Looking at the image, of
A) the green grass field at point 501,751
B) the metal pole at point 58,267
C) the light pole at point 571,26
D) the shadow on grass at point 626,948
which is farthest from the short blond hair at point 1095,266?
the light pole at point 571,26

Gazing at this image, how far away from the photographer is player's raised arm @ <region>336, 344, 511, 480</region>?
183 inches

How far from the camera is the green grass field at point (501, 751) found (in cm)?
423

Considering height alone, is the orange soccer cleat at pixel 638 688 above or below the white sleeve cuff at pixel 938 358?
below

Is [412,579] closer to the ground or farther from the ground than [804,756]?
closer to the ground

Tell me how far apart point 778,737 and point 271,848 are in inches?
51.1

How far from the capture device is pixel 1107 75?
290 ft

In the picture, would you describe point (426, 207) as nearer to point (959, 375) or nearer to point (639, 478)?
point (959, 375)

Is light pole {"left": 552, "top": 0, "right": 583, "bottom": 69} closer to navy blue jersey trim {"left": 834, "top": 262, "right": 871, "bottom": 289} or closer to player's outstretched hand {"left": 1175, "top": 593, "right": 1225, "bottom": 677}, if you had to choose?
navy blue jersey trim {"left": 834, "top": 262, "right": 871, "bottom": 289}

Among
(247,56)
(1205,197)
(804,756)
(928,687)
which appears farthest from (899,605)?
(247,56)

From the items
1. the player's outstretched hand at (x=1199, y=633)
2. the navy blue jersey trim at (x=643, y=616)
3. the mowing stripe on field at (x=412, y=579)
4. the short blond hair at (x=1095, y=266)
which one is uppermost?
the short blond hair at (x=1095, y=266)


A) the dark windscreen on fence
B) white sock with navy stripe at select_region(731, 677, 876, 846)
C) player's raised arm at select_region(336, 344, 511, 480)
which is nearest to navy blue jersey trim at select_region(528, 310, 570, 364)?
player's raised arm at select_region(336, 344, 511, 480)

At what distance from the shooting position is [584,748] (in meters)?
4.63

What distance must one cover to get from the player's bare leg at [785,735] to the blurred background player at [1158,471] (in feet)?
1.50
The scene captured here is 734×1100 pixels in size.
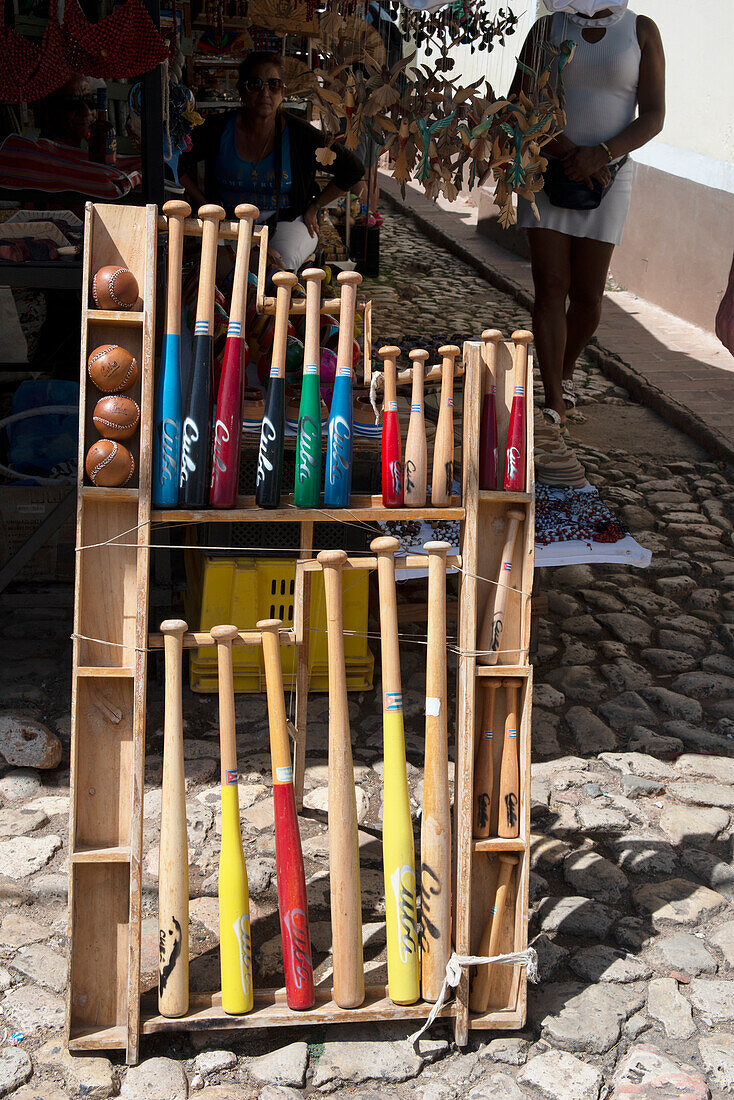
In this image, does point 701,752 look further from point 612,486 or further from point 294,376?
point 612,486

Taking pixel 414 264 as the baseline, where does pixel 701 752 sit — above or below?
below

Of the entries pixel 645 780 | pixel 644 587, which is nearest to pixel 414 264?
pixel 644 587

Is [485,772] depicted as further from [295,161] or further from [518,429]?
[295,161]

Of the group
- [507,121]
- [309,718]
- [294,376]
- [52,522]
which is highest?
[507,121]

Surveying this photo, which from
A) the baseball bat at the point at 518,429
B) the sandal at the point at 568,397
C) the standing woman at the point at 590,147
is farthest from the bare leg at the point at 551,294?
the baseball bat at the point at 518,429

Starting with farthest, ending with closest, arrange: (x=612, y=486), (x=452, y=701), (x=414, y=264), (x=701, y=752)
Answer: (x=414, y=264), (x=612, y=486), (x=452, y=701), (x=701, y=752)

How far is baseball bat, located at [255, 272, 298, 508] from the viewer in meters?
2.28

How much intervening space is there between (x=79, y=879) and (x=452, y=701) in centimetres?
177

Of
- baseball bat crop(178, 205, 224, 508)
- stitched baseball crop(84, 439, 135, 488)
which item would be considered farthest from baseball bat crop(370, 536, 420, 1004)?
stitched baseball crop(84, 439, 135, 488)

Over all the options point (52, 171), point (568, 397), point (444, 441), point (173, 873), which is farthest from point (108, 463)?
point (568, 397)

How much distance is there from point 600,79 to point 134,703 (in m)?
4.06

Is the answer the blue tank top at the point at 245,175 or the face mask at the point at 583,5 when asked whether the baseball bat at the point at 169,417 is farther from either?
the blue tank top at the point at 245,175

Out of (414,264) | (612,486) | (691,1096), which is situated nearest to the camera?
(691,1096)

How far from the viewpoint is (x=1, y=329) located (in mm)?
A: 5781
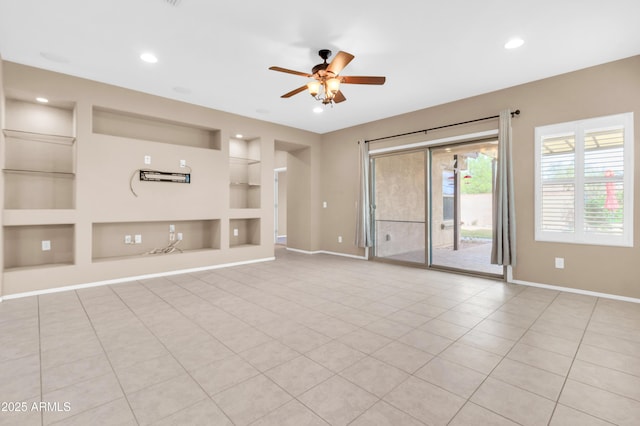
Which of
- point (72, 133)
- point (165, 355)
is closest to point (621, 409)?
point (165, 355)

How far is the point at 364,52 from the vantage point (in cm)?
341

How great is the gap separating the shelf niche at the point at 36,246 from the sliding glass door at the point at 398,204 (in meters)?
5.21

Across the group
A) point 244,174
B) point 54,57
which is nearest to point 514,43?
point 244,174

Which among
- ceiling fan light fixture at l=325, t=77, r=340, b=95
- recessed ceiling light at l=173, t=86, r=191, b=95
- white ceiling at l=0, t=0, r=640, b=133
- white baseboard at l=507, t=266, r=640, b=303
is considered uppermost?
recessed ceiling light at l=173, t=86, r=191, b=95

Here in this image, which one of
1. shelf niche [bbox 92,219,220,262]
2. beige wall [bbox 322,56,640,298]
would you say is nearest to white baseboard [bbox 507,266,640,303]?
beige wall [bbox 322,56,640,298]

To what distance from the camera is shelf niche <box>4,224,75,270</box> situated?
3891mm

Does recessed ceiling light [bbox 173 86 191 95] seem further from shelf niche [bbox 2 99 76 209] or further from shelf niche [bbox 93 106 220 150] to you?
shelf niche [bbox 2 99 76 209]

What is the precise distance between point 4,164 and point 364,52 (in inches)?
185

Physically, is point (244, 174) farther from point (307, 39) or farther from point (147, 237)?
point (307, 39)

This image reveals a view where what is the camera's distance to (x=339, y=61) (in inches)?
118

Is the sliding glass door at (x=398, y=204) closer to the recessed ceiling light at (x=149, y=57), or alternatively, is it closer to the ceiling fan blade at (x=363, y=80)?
——————————
Extract the full listing above verbatim; pictures are to be left out of the copy.

Task result =>
Looking at the image, of
A) the green grass field at point 501,751
B) the metal pole at point 58,267
C) the light pole at point 571,26
D) the shadow on grass at point 626,948
which is farthest from the short blond hair at point 1095,266?
the light pole at point 571,26

Gazing at this image, how far away from the photographer is player's raised arm @ <region>336, 344, 511, 480</region>?
183 inches

How far from the camera is the green grass field at point (501, 751) found (in cm)?
423

Considering height alone, is the orange soccer cleat at pixel 638 688 above or below the white sleeve cuff at pixel 938 358?
below

Is [412,579] closer to the ground or farther from the ground than [804,756]?
closer to the ground

Tell me how far apart point 778,737 and point 271,848 are in inches?
51.1

How far from the capture device is pixel 1107 75?
290 ft

In the picture, would you describe point (426, 207) as nearer to point (959, 375) or nearer to point (639, 478)?
point (959, 375)

Is light pole {"left": 552, "top": 0, "right": 583, "bottom": 69} closer to navy blue jersey trim {"left": 834, "top": 262, "right": 871, "bottom": 289} or closer to player's outstretched hand {"left": 1175, "top": 593, "right": 1225, "bottom": 677}, if you had to choose?
navy blue jersey trim {"left": 834, "top": 262, "right": 871, "bottom": 289}

Among
(247,56)
(1205,197)
(804,756)
(928,687)
which appears farthest from (899,605)?
(247,56)

From the items
1. the player's outstretched hand at (x=1199, y=633)
2. the navy blue jersey trim at (x=643, y=616)
3. the mowing stripe on field at (x=412, y=579)
4. the short blond hair at (x=1095, y=266)
which one is uppermost?
the short blond hair at (x=1095, y=266)


A) the dark windscreen on fence
B) white sock with navy stripe at select_region(731, 677, 876, 846)
C) player's raised arm at select_region(336, 344, 511, 480)
which is nearest to navy blue jersey trim at select_region(528, 310, 570, 364)?
player's raised arm at select_region(336, 344, 511, 480)

At what distance from the shooting position is [584,748] (in meters)?
4.63

What distance must one cover to get from the player's bare leg at [785,735] to the blurred background player at [1158,471] (in feet)?
1.50
The scene captured here is 734×1100 pixels in size.
In this image, does point 701,752 look further from point 612,486 or further from point 294,376?
point 612,486

Taking pixel 414 264 as the baseline, where does pixel 701 752 sit — above or below?
below

Of the entries pixel 645 780 | pixel 644 587, which is nearest to pixel 414 264?
pixel 644 587

Is [485,772] depicted as further from [295,161] or further from [518,429]?
[295,161]

Of the group
- [507,121]
- [309,718]
- [294,376]
- [52,522]
which is highest?
[507,121]

Surveying this photo, which from
A) the baseball bat at the point at 518,429
B) the sandal at the point at 568,397
C) the standing woman at the point at 590,147
is farthest from the bare leg at the point at 551,294?
the baseball bat at the point at 518,429

Starting with farthest, ending with closest, arrange: (x=612, y=486), (x=452, y=701), (x=414, y=264), (x=701, y=752)
Answer: (x=414, y=264), (x=612, y=486), (x=452, y=701), (x=701, y=752)

How far is baseball bat, located at [255, 272, 298, 508] from the viewer in meters?
2.28

How much intervening space is there between (x=79, y=879) and (x=452, y=701) in centimetres?
177

Of
- baseball bat crop(178, 205, 224, 508)
- stitched baseball crop(84, 439, 135, 488)
which item would be considered farthest from baseball bat crop(370, 536, 420, 1004)?
stitched baseball crop(84, 439, 135, 488)

Over all the options point (52, 171), point (568, 397), point (444, 441), point (173, 873), which is farthest from point (108, 463)?
point (568, 397)

How much distance is there from point 600,79 to point 134,703 (in m)?
4.06

Is the answer the blue tank top at the point at 245,175 or the face mask at the point at 583,5 when asked whether the baseball bat at the point at 169,417 is farther from either?
the blue tank top at the point at 245,175

Out of (414,264) | (612,486) | (691,1096), which is situated nearest to the camera?
(691,1096)

How far from the viewpoint is (x=1, y=329) located (in mm)?
A: 5781
Which of
- point (72, 133)
- point (165, 355)
is closest to point (621, 409)?
point (165, 355)

How far is the point at 364,52 from the vantage point (in cm)?
341

How great is the gap separating the shelf niche at the point at 36,246 from the sliding glass door at the point at 398,204 (in meters)?
5.21

Across the group
A) point 244,174
B) point 54,57
which is nearest to point 514,43?
point 244,174

Which among
- ceiling fan light fixture at l=325, t=77, r=340, b=95
- recessed ceiling light at l=173, t=86, r=191, b=95
- white ceiling at l=0, t=0, r=640, b=133
- white baseboard at l=507, t=266, r=640, b=303
is considered uppermost?
recessed ceiling light at l=173, t=86, r=191, b=95

Here in this image, which one of
1. shelf niche [bbox 92,219,220,262]
2. beige wall [bbox 322,56,640,298]
would you say is nearest to white baseboard [bbox 507,266,640,303]?
beige wall [bbox 322,56,640,298]

To what distance from the camera is shelf niche <box>4,224,75,270</box> situated?
3891mm

Does recessed ceiling light [bbox 173 86 191 95] seem further from shelf niche [bbox 2 99 76 209] or further from shelf niche [bbox 93 106 220 150] to you?
shelf niche [bbox 2 99 76 209]

What is the precise distance between point 4,164 and point 364,52 (in inches)?
185

Physically, is point (244, 174) farther from point (307, 39) or farther from point (147, 237)?
point (307, 39)

This image reveals a view where what is the camera's distance to (x=339, y=61) (in inches)?
118

Is the sliding glass door at (x=398, y=204) closer to the recessed ceiling light at (x=149, y=57), or alternatively, is it closer to the ceiling fan blade at (x=363, y=80)?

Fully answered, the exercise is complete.